TASK GOAL »
Rewrite the lines from the line with "How far do (x=20, y=168)" through the end of the records, swapping "point" for "position" and keeping everything else the same. Leave the pictures out of your answer.

EXTRACTED MATERIAL »
::::::

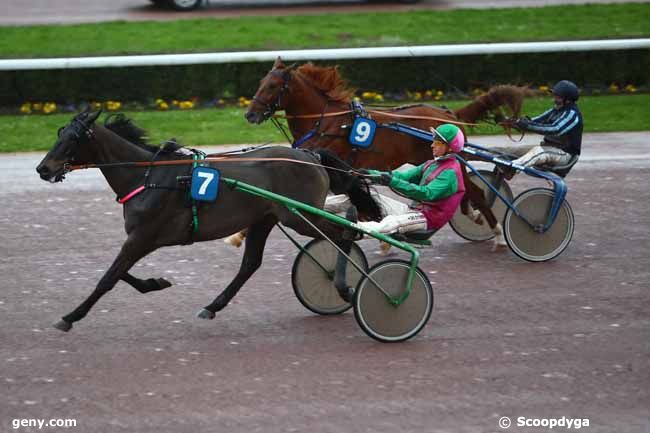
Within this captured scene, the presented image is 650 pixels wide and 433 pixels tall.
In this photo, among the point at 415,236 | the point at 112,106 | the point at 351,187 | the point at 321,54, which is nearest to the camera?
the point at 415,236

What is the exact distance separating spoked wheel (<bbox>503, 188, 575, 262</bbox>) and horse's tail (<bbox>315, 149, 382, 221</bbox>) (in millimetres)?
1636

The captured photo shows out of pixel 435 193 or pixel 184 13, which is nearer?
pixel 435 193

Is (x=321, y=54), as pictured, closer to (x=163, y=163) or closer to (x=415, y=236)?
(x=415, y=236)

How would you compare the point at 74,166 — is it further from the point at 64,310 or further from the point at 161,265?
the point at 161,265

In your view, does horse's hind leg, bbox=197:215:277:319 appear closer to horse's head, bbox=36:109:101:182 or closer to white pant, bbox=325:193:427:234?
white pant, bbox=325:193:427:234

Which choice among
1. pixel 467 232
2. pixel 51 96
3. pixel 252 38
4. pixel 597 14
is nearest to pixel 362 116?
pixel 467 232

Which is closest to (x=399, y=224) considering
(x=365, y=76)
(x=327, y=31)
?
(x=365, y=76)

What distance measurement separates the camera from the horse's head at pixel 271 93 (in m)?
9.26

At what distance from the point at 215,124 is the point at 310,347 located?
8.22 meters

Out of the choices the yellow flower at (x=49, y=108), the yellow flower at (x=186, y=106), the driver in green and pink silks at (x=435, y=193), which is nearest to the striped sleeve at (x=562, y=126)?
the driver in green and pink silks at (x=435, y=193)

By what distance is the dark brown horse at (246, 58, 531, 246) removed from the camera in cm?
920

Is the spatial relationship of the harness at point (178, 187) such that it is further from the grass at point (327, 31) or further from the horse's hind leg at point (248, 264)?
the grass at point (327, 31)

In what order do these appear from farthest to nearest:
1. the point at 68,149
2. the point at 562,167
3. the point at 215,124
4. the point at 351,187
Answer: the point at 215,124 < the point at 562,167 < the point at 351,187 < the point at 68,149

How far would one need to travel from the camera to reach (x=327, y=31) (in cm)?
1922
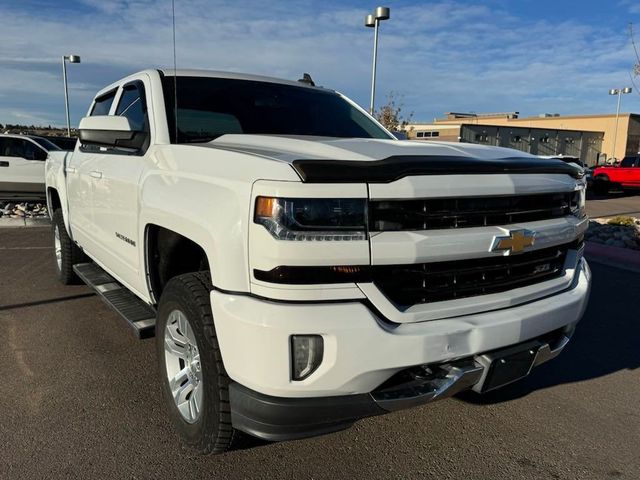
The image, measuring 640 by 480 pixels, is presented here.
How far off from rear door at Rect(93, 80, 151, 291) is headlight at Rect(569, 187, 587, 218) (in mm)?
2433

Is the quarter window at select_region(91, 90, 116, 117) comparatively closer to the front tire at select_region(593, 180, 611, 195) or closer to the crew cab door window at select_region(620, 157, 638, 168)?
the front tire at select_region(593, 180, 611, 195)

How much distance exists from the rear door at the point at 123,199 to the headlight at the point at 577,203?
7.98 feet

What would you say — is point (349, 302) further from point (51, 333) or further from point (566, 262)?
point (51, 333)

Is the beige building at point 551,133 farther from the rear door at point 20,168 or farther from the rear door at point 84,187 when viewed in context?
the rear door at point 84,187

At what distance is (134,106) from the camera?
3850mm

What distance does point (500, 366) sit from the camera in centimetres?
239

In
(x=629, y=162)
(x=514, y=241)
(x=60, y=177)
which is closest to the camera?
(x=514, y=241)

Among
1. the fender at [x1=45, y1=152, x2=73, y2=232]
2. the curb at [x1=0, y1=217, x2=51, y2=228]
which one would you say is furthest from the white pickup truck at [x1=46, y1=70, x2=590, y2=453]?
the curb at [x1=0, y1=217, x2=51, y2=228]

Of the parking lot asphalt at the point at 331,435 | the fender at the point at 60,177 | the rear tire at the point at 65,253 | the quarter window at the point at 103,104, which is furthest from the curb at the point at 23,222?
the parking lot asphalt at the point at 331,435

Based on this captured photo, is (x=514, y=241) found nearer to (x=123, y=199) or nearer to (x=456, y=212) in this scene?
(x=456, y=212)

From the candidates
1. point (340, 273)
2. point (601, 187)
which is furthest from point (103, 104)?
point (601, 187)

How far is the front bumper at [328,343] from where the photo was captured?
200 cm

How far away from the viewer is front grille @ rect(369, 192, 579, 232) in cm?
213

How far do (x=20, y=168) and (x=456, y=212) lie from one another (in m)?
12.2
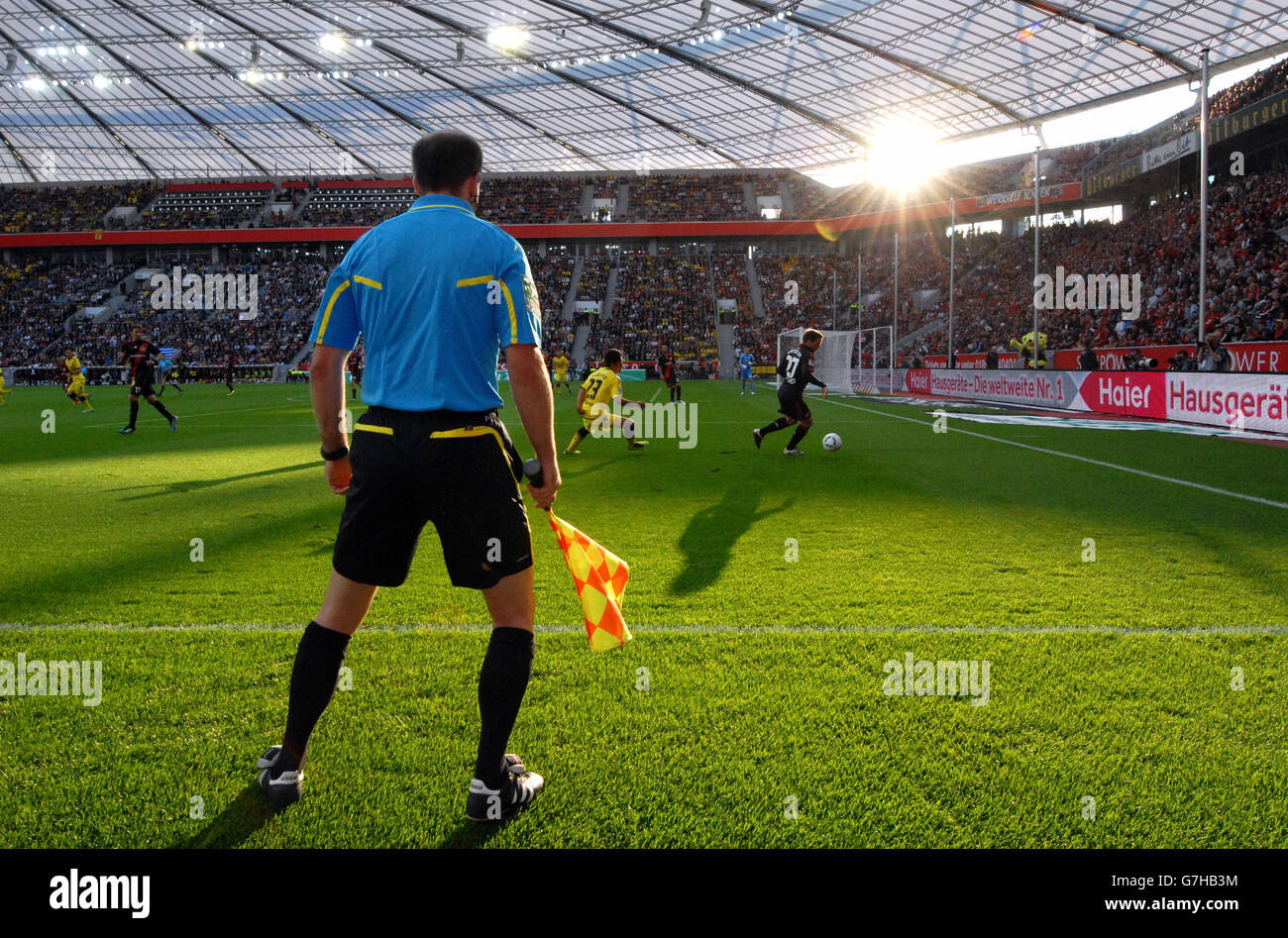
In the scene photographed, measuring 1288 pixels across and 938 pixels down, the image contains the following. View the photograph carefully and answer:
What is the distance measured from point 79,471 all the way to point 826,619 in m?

::::::

RESULT OF THE TASK »
How far do (x=20, y=168) and (x=456, y=212) lie from one another (in m)?
12.2
In the scene photographed, measuring 1288 pixels across and 938 pixels down, the image contains the following. View the photograph carefully and answer:
What is the distance measured from position 79,471 all the way to position 826,619 in m?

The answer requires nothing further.